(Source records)
"""
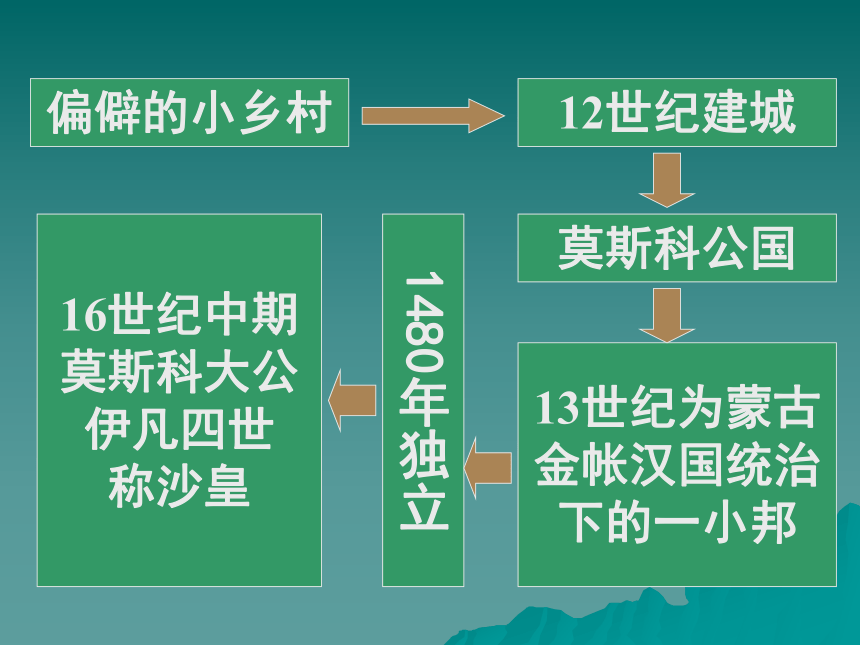 偏僻的小乡村

12世纪建城

莫斯科公国

13世纪为蒙古金帐汉国统治下的一小邦

1480年独立

16世纪中期莫斯科大公伊凡四世称沙皇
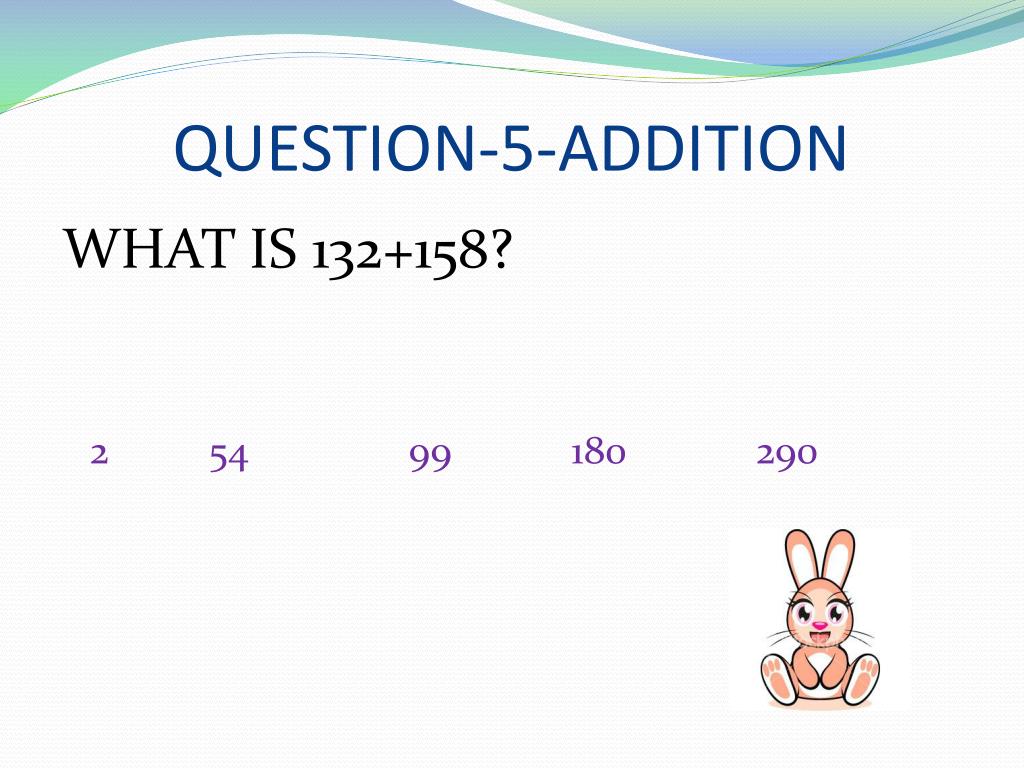 QUESTION-5-ADDITION

WHAT IS 132+158?

2 54 99 180 290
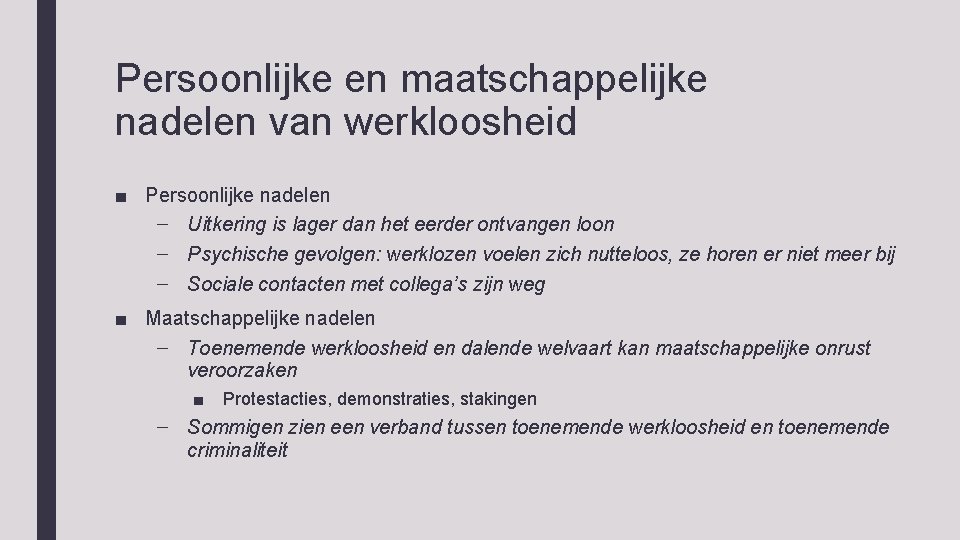 Persoonlijke en maatschappelijke nadelen van werkloosheid

■ Persoonlijke nadelen
– Uitkering is lager dan het eerder ontvangen loon
– Psychische gevolgen: werklozen voelen zich nutteloos, ze horen er niet meer bij
– Sociale contacten met collega's zijn weg

■ Maatschappelijke nadelen
– Toenemende werkloosheid en dalende welvaart kan maatschappelijke onrust veroorzaken
■ Protestacties, demonstraties, stakingen
– Sommigen zien een verband tussen toenemende werkloosheid en toenemende criminaliteit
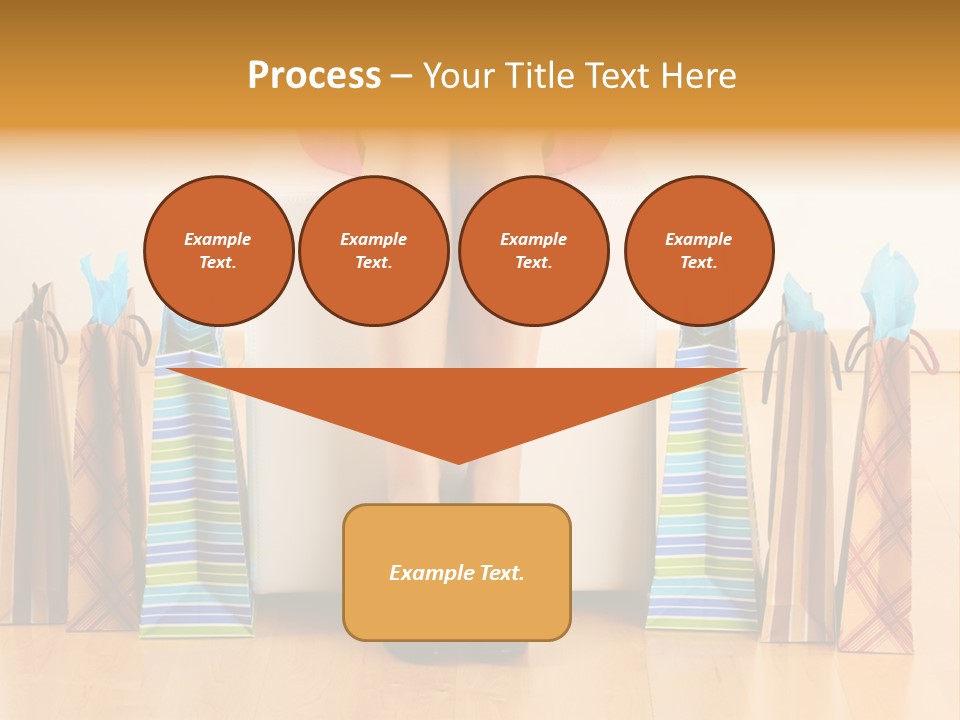 Process – Your Title Text Here

Example Text.

Example Text.

Example Text.

Example Text.

Example Text.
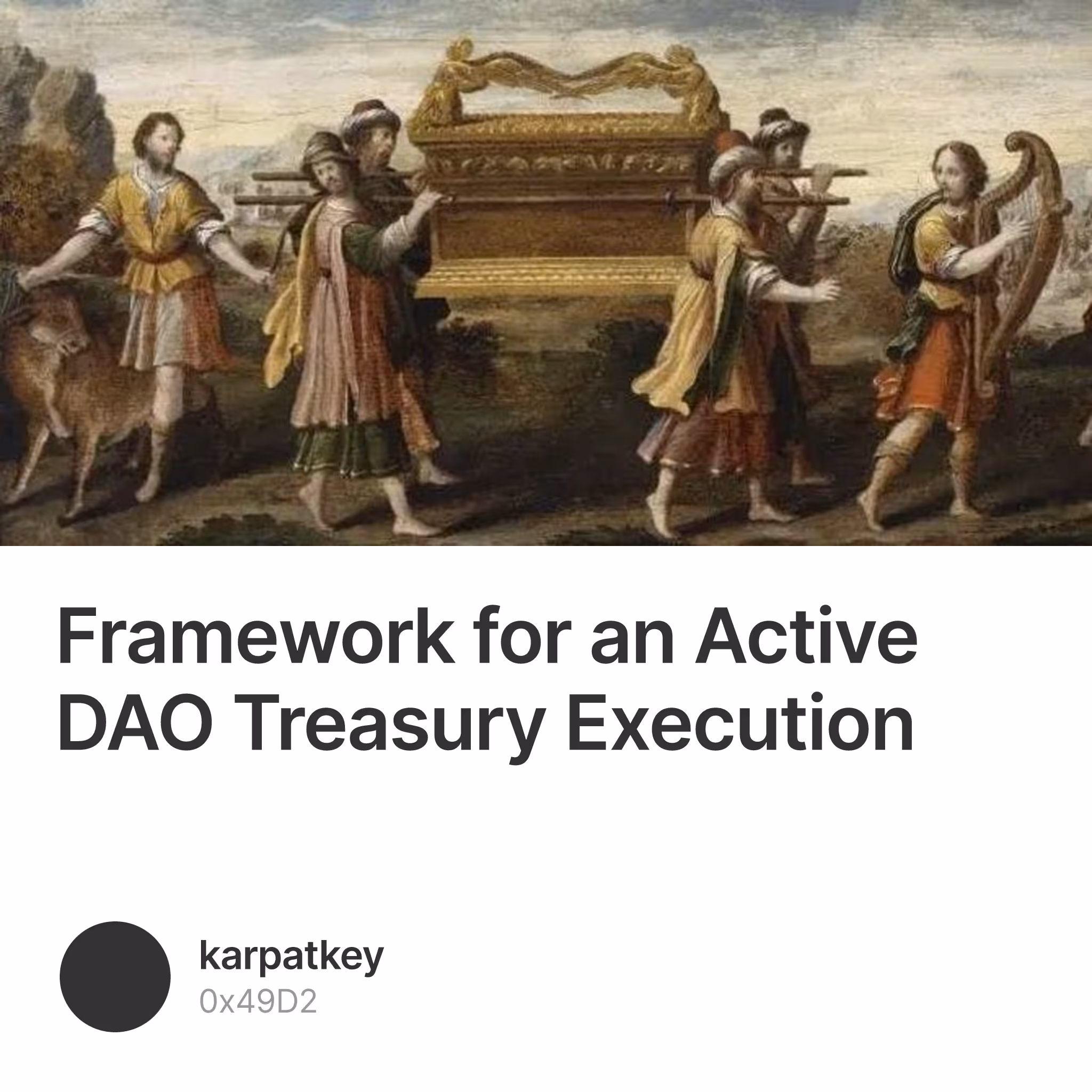 Framework for an Active DAO Treasury Execution

karpatkey
0x49D2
"""
• _EXERCISE DIRECTIONS_
Write each line exactly as it appears, from the line that holds "niet meer bij" through the closing line of the data above, and leave every picture out.

• _WRITTEN SOLUTION_
– Psychische gevolgen: werklozen voelen zich nutteloos, ze horen er niet meer bij
– Sociale contacten met collega's zijn weg

■ Maatschappelijke nadelen
– Toenemende werkloosheid en dalende welvaart kan maatschappelijke onrust veroorzaken
■ Protestacties, demonstraties, stakingen
– Sommigen zien een verband tussen toenemende werkloosheid en toenemende criminaliteit
 Process – Your Title Text Here

Example Text.

Example Text.

Example Text.

Example Text.

Example Text.
 Framework for an Active DAO Treasury Execution

karpatkey
0x49D2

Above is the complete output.